**Selected extract:**
SquareTrade Inc.
- Company type: Subsidiary
- Founded: 1999; 27 years ago
- Founder: Ahmed Khaishgi; Steven Abernethy;
- Headquarters: Brisbane, California
- Area served: Worldwide
- Key people: Karl Wiley (Global president & CEO)
- Products: Consumer Electronics and Appliances Warranty
- Revenue: US$1.32 billion
- Parent: Allstate
- Website: squaretrade.com (US) squaretrade.co.uk (UK) squaretrade.fi (Finland)

= SquareTrade =

U.S. consumer products extended warranty provider owned by Allstate

SquareTrade Inc. is an American-based extended warranty service provider for consumer electronics and appliances headquartered in Brisbane, California.

==Dispute resolution services==
Founded by Ahmed Khaishgi in 1999, SquareTrade launched as the first online service for resolving e-commerce disputes. SquareTrade worked with online marketplaces, such as eBay, utilizing an online negotiation tool to automate the dispute resolution process between sellers and buyers. Between 1999 and 2001, SquareTrade raised $15 million in funding from JP Morgan Partners, Weston Presidio Capital, and Draper Richards. That same year, the company launched a merchant-verification service, the SquareTrade Seal. Both original services have since been discontinued.

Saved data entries

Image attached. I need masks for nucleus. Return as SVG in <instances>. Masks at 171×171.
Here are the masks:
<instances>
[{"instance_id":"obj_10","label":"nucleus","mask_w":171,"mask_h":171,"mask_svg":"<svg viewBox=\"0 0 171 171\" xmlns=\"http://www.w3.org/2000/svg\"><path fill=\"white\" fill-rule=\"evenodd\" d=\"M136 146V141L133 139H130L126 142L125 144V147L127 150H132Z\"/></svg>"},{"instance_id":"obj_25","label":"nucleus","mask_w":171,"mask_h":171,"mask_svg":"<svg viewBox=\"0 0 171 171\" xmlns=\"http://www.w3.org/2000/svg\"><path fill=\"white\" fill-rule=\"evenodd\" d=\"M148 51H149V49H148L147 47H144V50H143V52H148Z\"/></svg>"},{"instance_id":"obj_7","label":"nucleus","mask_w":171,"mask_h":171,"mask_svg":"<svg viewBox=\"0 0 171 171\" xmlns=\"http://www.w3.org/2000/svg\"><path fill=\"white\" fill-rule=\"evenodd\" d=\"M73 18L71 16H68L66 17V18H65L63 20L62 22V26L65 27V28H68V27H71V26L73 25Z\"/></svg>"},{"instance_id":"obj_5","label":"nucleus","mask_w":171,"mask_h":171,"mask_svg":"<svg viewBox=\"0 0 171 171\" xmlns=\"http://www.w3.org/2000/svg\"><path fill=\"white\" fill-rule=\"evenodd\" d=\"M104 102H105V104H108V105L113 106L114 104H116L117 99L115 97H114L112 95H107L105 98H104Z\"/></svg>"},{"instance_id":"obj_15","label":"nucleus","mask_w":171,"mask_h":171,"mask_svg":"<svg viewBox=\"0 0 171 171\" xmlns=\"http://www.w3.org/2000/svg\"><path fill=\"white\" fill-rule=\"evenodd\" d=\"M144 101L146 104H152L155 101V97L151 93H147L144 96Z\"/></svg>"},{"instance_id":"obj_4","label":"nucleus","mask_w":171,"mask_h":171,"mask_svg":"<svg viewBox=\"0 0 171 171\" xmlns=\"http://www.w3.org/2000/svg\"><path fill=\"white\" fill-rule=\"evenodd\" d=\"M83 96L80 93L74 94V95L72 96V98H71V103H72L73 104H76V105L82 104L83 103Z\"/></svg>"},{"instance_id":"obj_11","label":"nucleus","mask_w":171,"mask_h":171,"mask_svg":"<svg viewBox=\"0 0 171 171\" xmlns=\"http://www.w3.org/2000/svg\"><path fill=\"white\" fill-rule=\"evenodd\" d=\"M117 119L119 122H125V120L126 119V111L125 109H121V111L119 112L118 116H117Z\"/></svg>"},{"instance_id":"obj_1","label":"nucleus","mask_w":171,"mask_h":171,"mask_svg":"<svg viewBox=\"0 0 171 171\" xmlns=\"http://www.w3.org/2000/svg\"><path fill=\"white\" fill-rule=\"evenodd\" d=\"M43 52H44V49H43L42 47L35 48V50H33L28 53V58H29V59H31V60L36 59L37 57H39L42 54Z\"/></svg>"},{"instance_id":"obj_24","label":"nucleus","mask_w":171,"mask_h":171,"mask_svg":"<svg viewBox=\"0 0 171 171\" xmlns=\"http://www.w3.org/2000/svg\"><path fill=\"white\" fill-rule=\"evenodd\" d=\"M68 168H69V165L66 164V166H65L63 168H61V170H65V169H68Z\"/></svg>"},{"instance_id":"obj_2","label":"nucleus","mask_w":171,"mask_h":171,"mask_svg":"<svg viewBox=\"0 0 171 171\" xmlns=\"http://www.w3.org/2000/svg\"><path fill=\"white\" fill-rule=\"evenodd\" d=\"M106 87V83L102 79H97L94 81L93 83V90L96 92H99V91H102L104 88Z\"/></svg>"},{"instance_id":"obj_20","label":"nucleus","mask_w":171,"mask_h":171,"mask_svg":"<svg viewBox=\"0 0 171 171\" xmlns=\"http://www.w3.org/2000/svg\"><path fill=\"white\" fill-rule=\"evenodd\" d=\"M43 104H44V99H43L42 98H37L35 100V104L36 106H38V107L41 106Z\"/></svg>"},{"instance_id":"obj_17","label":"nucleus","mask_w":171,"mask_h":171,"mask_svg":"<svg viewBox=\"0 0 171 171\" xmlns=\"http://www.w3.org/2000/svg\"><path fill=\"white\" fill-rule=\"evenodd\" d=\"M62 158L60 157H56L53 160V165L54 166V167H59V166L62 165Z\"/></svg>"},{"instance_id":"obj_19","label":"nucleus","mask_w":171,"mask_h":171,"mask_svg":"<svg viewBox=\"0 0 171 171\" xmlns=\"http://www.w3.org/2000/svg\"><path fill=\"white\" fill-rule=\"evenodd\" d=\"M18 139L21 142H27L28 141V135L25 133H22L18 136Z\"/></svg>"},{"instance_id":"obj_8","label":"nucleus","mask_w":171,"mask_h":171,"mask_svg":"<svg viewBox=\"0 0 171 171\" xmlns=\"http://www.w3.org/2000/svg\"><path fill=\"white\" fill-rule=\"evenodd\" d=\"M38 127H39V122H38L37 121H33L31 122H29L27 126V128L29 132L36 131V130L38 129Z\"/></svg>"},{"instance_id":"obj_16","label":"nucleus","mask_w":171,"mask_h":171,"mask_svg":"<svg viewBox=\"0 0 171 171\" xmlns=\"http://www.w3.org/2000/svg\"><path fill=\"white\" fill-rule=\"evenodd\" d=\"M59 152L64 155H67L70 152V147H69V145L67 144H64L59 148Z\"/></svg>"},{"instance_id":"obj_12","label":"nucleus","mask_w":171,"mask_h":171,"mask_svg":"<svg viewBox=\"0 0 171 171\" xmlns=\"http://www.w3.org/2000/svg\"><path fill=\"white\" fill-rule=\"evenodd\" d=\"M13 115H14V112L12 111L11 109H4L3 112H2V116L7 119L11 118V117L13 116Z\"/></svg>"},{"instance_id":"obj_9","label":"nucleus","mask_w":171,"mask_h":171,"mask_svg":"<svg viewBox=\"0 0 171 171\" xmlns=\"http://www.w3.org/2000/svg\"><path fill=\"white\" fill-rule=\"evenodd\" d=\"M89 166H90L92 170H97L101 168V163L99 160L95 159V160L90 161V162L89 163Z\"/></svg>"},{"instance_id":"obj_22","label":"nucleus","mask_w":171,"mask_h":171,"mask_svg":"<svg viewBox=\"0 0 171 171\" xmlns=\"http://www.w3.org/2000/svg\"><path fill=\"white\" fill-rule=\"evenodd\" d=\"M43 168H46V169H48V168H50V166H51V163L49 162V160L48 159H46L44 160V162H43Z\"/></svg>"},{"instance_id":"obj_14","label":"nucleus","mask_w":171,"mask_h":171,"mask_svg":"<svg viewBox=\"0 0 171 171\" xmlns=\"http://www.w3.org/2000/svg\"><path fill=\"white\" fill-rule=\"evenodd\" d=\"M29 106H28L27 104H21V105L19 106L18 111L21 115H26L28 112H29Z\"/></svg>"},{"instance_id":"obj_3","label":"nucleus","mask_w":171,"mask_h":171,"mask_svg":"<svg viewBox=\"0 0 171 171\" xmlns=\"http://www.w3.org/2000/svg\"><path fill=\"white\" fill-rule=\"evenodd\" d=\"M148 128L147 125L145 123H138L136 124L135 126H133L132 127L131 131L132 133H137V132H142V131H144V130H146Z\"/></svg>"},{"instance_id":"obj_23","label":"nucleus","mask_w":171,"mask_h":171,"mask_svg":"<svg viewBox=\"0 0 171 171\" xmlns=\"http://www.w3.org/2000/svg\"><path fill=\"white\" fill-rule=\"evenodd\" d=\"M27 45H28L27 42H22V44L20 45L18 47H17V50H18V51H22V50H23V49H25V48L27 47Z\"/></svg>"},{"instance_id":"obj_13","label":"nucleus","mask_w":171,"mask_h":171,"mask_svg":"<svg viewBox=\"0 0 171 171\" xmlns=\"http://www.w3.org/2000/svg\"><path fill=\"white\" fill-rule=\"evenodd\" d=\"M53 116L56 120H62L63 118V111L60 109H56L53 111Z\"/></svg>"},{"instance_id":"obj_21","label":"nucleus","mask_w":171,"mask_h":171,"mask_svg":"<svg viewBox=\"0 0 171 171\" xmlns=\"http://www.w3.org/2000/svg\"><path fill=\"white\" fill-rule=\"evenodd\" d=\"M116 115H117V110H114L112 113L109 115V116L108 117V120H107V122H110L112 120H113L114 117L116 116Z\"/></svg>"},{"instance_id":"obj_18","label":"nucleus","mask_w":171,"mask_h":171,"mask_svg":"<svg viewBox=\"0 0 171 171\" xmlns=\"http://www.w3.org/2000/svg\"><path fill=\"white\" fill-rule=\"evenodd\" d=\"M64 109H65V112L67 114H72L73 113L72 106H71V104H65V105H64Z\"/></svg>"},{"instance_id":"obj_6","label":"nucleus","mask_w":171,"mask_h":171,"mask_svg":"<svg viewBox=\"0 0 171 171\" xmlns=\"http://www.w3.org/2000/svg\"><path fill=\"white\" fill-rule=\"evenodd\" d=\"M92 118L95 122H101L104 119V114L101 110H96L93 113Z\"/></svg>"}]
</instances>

**Problem set:**
• A. Answer these questions using the SquareTrade profile:
(i) In which city and state is SquareTrade headquartered?
(ii) Which company is SquareTrade's parent?
(iii) How much funding did SquareTrade raise between 1999 and 2001?
• B. From the SquareTrade profile, extract the passage that begins at the words "SquareTrade Inc. is" and ends after the words "since been discontinued.".
• C. Condense the paragraph of the SquareTrade profile that begins "Founded by Ahmed Khaishgi in 1999" into a bulleted list that keeps its main facts.

**Per-task outputs:**
• A.
(i) Brisbane, California
(ii) Allstate
(iii) $15 million

• B.
SquareTrade Inc. is an American-based extended warranty service provider for consumer electronics and appliances headquartered in Brisbane, California.

==Dispute resolution services==
Founded by Ahmed Khaishgi in 1999, SquareTrade launched as the first online service for resolving e-commerce disputes. SquareTrade worked with online marketplaces, such as eBay, utilizing an online negotiation tool to automate the dispute resolution process between sellers and buyers. Between 1999 and 2001, SquareTrade raised $15 million in funding from JP Morgan Partners, Weston Presidio Capital, and Draper Richards. That same year, the company launched a merchant-verification service, the SquareTrade Seal. Both original services have since been discontinued.

• C.
- Founded by Ahmed Khaishgi in 1999 as the first online service for resolving e-commerce disputes.
- Worked with online marketplaces such as eBay, using an online negotiation tool to automate dispute resolution between sellers and buyers.
- Raised $15 million between 1999 and 2001 from JP Morgan Partners, Weston Presidio Capital, and Draper Richards.
- Launched a merchant-verification service, the SquareTrade Seal.
- Both original services have since been discontinued.